* [Work instruction] Reproduce exactly, and solely, the lines running from the top of the data below through the line with "אדם שוכב בכורסה נוח - ללמוד אנגלית בנוחות", both inclusive. Omit pictures.

Scraped caption text data
▼▼▼

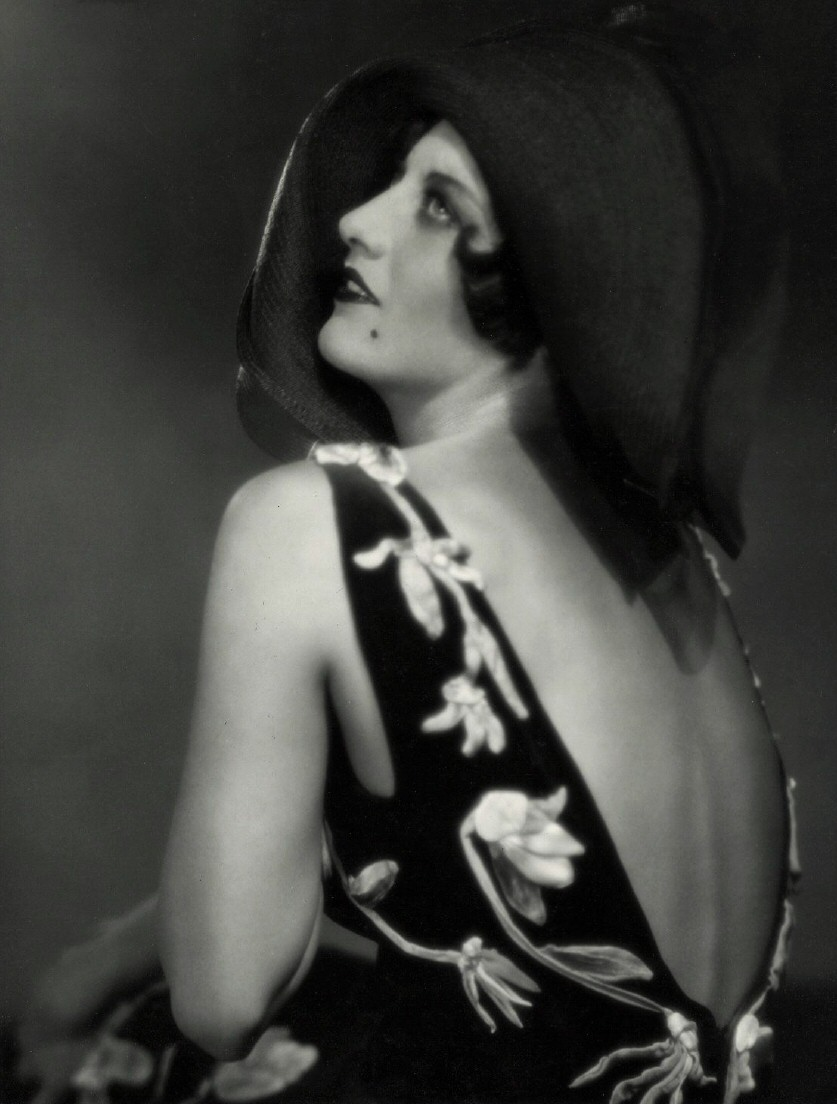 1927. Publicity by Ruth Harriet Louise.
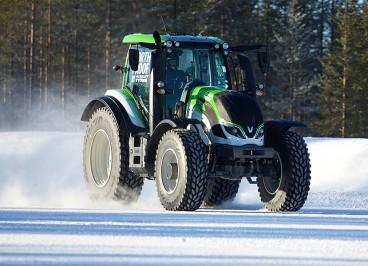 трактор Valtra шины на трактор Nokian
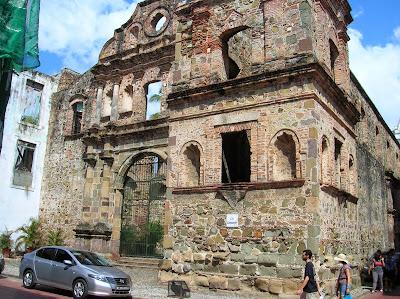 La compañia, Casco viejo, Panamá, round the world, La vuelta al mundo de Asun y Ricardo, mundoporlibre.com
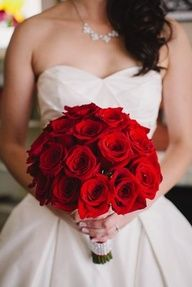 Wedding, White, Red, Bouquet, Roses, Gown, Sweetheart, Neckline,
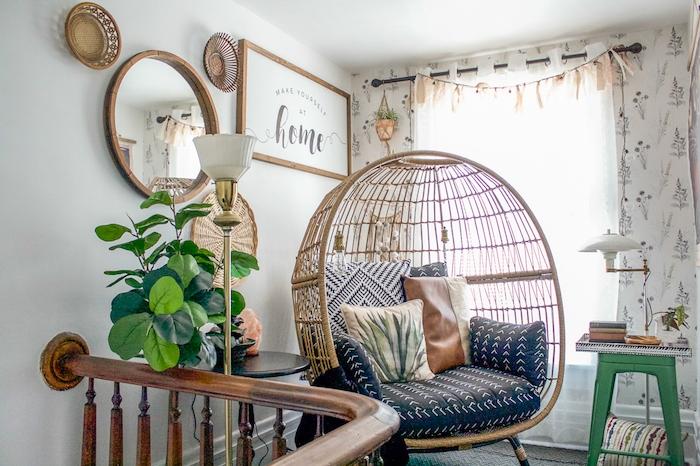 fauteuil oeuf tressé à plusieurs coussins deco style jungle avec plantes mobilier vintage idée coin lecture sur palier d escalier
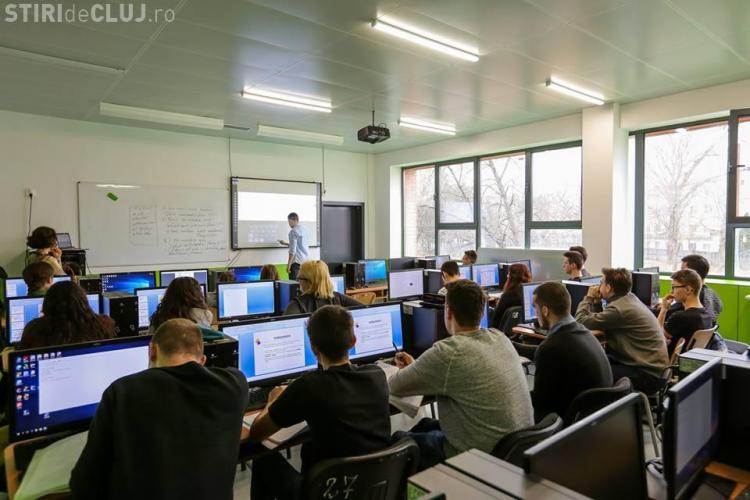 Primăria Cluj-Napoca se laudă că a investit 3 milioane de euro în școli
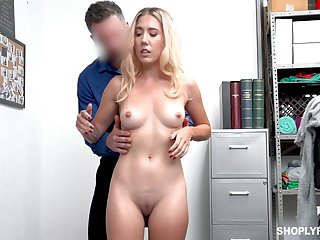 Sell out lifter leaves security man to fuck her pussy and ass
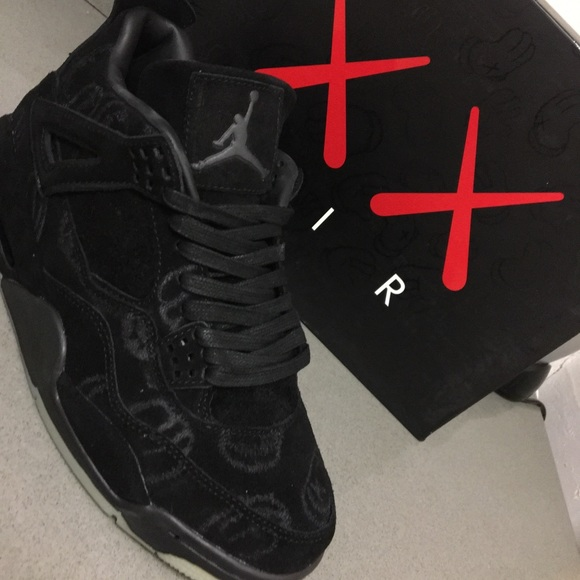 pretty nice c2c1c 264a4 KAWS x Air Jordan 4 Retro 'Black NWT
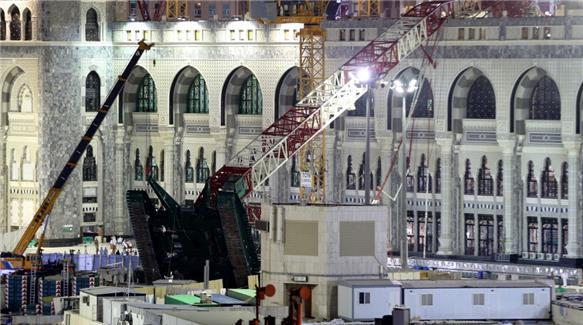 La gru caduta sulla Grande Moschea de La Mecca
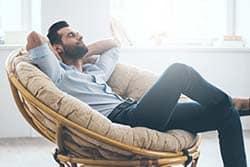אדם שוכב בכורסה נוח - ללמוד אנגלית בנוחות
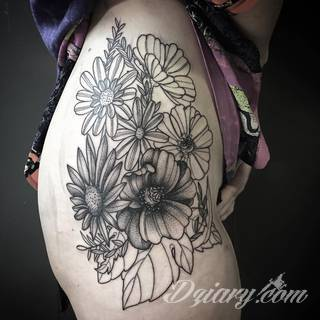Tatuaże na biodrze idealne dla podkreślenia smukłości zgrabnego ciała. Mają charakter intymny, ale mogą dyskretnie wychodzić poza ten fragment skóry niewątpliwie kusząc wzrok. Doskonałe wzory dla pewnych siebie kobiet.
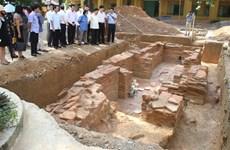 L'excavation d'une tombe ancienne révèle une histoire inconnue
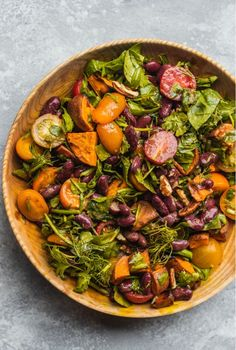 Sweet Potato and Red Bean Salad Red Bean Salad, Red Beans Recipe, Bean Salad Recipes, Vegetarian Recipes, Healthy Recipes, Plant Based Recipes, Food Hacks, Vegetable Pizza, Sweet Potato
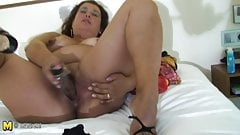 Mature mom Paola loves playing alone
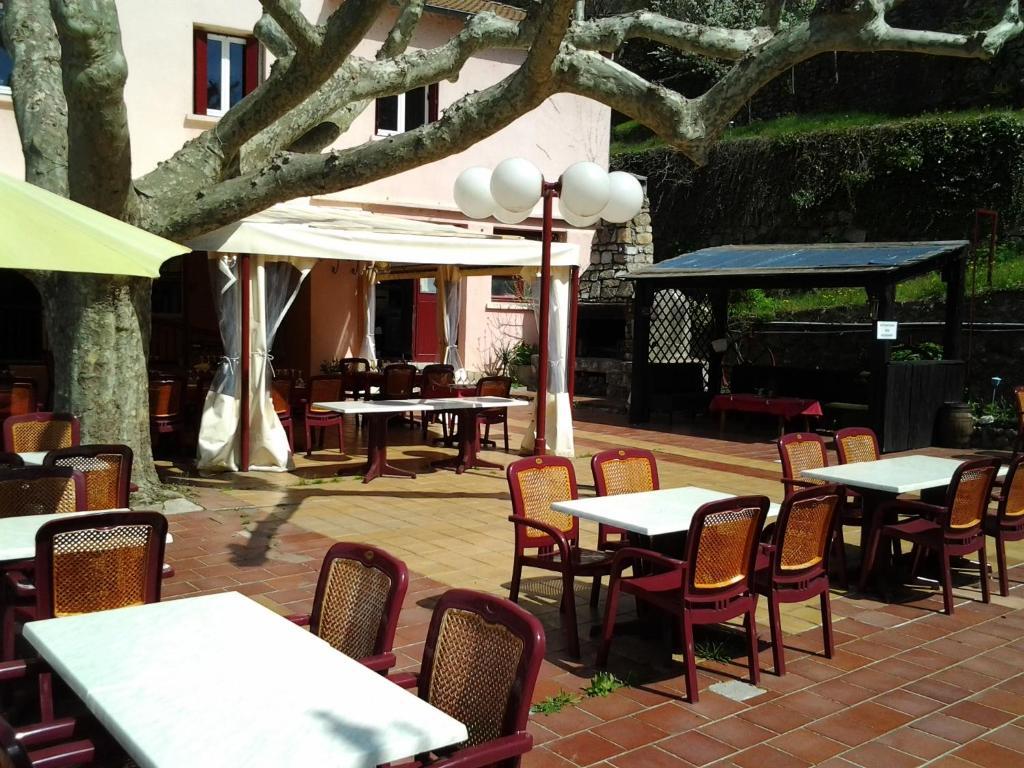 Hotel De La Corniche Des Cevennes Saint Jean Du Gard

▲▲▲

* [Task response]
 1927. Publicity by Ruth Harriet Louise.
 трактор Valtra шины на трактор Nokian
 La compañia, Casco viejo, Panamá, round the world, La vuelta al mundo de Asun y Ricardo, mundoporlibre.com
 Wedding, White, Red, Bouquet, Roses, Gown, Sweetheart, Neckline,
 fauteuil oeuf tressé à plusieurs coussins deco style jungle avec plantes mobilier vintage idée coin lecture sur palier d escalier
 Primăria Cluj-Napoca se laudă că a investit 3 milioane de euro în școli
 Sell out lifter leaves security man to fuck her pussy and ass
 pretty nice c2c1c 264a4 KAWS x Air Jordan 4 Retro 'Black NWT
 La gru caduta sulla Grande Moschea de La Mecca
אדם שוכב בכורסה נוח - ללמוד אנגלית בנוחות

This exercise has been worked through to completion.